A Bangor man’s plans to steal a pickup truck in Bangor and drive to Ellsworth to visit friends ended about 50 feet from the driveway when the burglary was interrupted by the owner and then police.
Bangor police arrested Jeffrey Olsen, 19, of 172A Center St. on two warrants and on the charges of criminal trespassing, unauthorized use of a motor vehicle and two counts of burglary to a motor vehicle, reported Officer Russell Twaddell.
Police also arrested a 17-year-old girl who admitted assisting in some of Olsen’s burglaries. The name of the girl was not released because she is a juvenile.

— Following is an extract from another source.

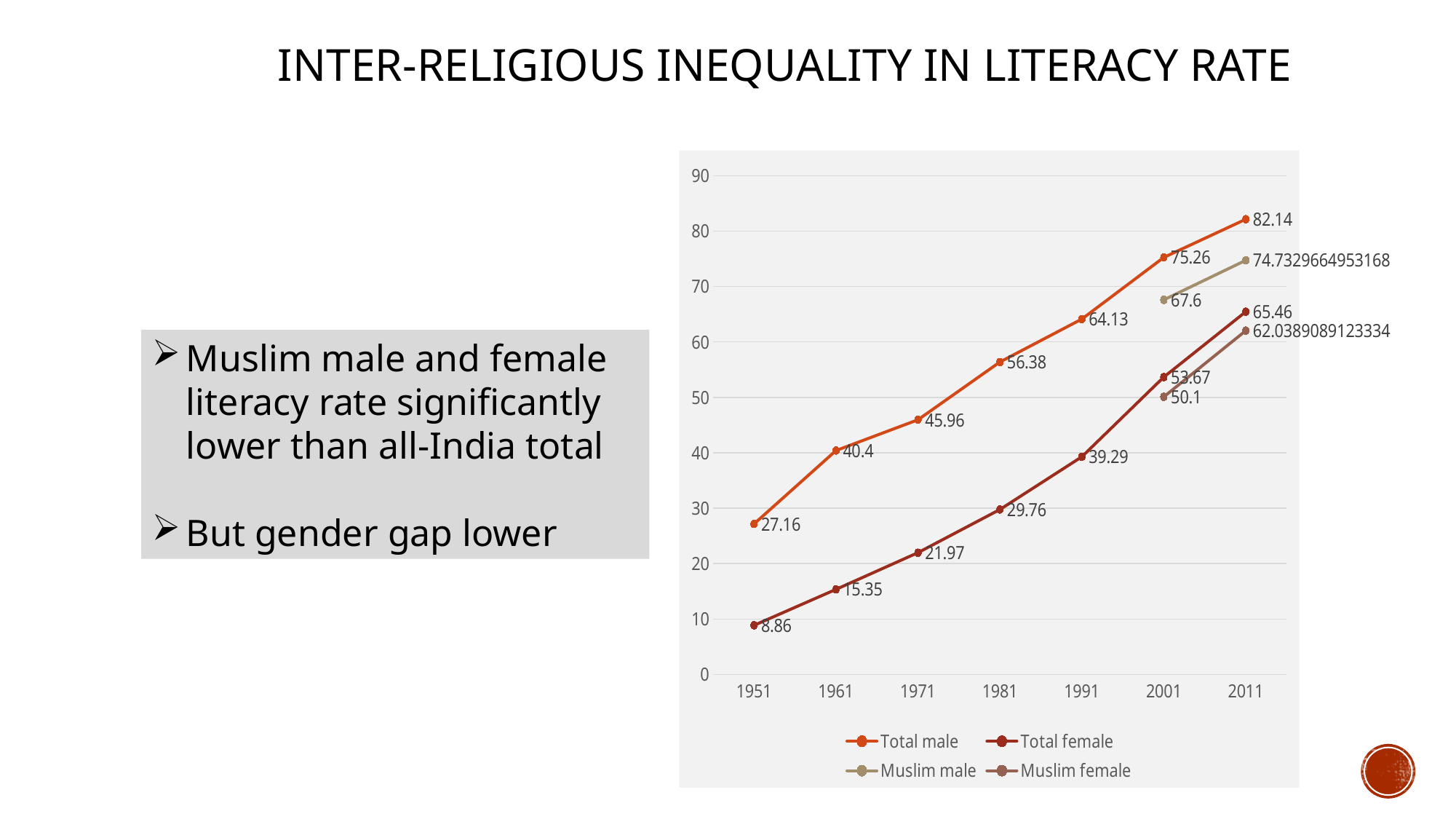
What is the Total male literacy rate in 1951? 27.16 What is the Muslim male literacy rate in 2001? 67.6 What is the Total female literacy rate in 2011? 65.46 Which is larger in 2001, the Total female literacy rate or the Muslim female literacy rate? Total female What is the difference between the Total male and Muslim male literacy rates in 2001? 7.66 What is the Muslim female literacy rate in 2001? 50.1 Does the Total female literacy rate rise or fall from 1951 to 2011? Rise In which year is the Total female literacy rate lowest? 1951 In which year is the Total male literacy rate highest? 2011 What kind of chart is shown on the slide? Line chart What is the difference between the Total male and Total female literacy rates in 2011? 16.68 How many series does the legend list? 4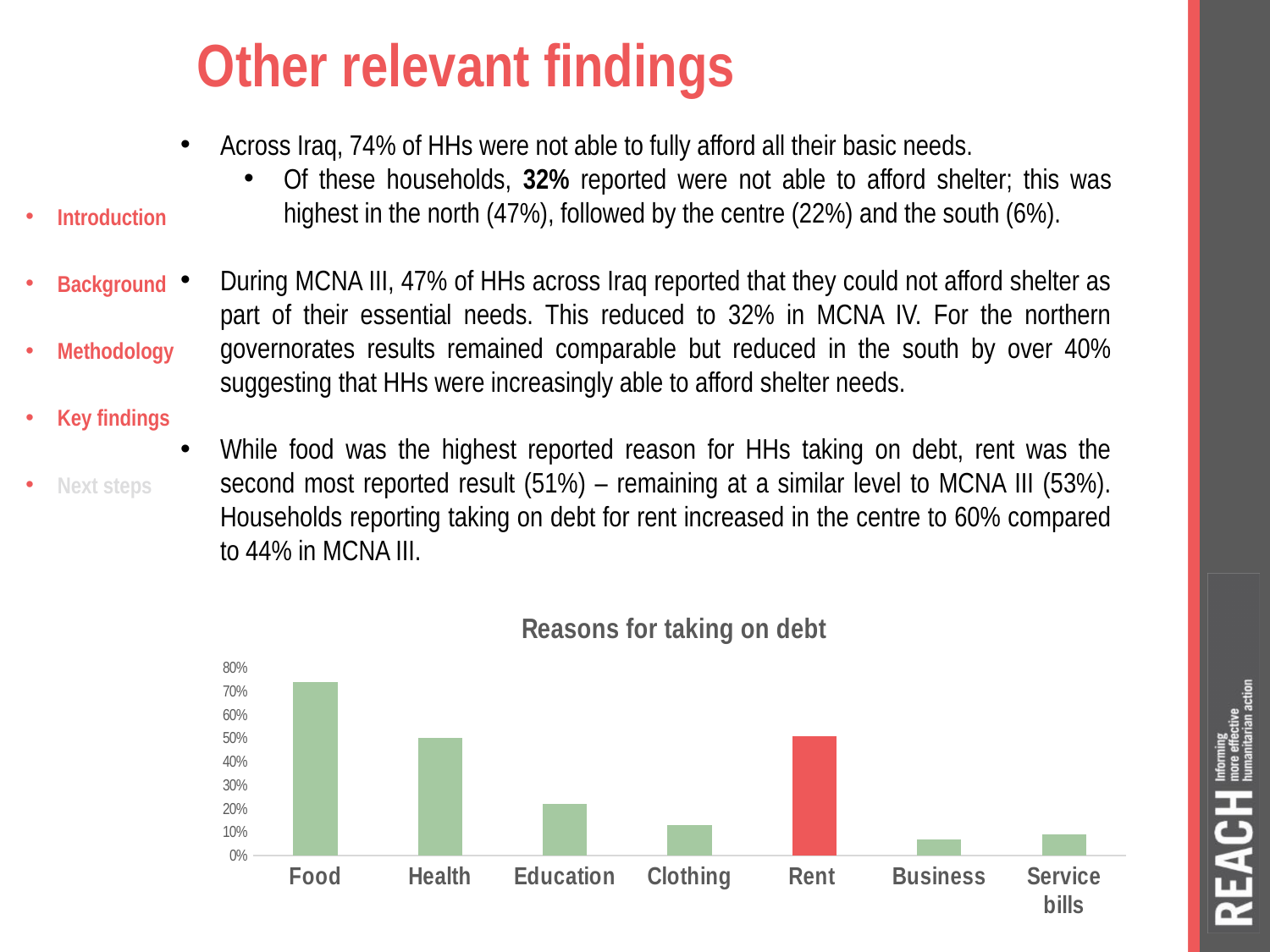
Is the value for Food greater or less than 70%? greater Which reason for taking on debt has the lowest bar? Business Which reason for taking on debt has the highest bar? Food Which is larger, the value for Food or the value for Rent? Food Which is larger, the value for Education or the value for Clothing? Education Is the value for Rent greater or less than 40%? greater How many categories are shown on the x axis of the chart? 7 Is the value for Business greater or less than 10%? less What is the title of the chart? Reasons for taking on debt Which bar in the chart is coloured red rather than green? Rent What kind of chart is shown on the slide? bar chart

A resident of Fruit Street called police about 2:30 a.m. Wednesday to report that two people were rummaging through his pickup truck. Officer Chris Morley found where recent tracks had been made in the grass behind one house but lost the track. He found the two hiding in a nearby camper.
The girl, who has been a ward of the state since she was 5 years old, was taken to the police station where she provided details of the night’s events. She said the two had been walking around Bangor and that Olsen began getting into cars, according to Officer Brent Beaulieu.
Olsen said that he recently burglarized vehicles in this same area and had made a lot of money, the girl said. She denied going inside the motor vehicles, but said she waited nearby, and hid sometimes, according to police reports.
The teenage-girl also said that Olsen broke into a Frito-Lay truck on Palm Street and took four bags of chips, two of which they ate.
At one point, Olsen found keys inside a Toyota pickup truck and decided to roll the car down the driveway and start it up in the street. —-
A Holden man learned the hard way about Maine’s recent law that cracks down on the misuse of laser pointers.
Bangor police charged Ian McKenzie, 26, with criminal use of a laser pointer. McKenzie was crossing the parking lot of the YMCA on Court Street when he made the mistake of pointing the red laser light across the street.
The light bounced off Officers Steve Jordan and Brian Nichols, who were standing outside the police station, located across the street from the parking lot.
Jordan and Nichols said that police officers are trained to know that a red laser means they are being targeted by a firearm, and take the matter seriously. Earlier this year, the Legislature passed a law making it a crime to injure or intimidate someone with a laser pointer.
Jordan and Nichols crossed the street where Jordan ordered McKenzie onto the ground. He was handcuffed and arrested and Jordan walked him down to the Penobscot County Jail. McKenzie had two people with him, including a woman who told Nichols that she told McKenzie “not to do it.”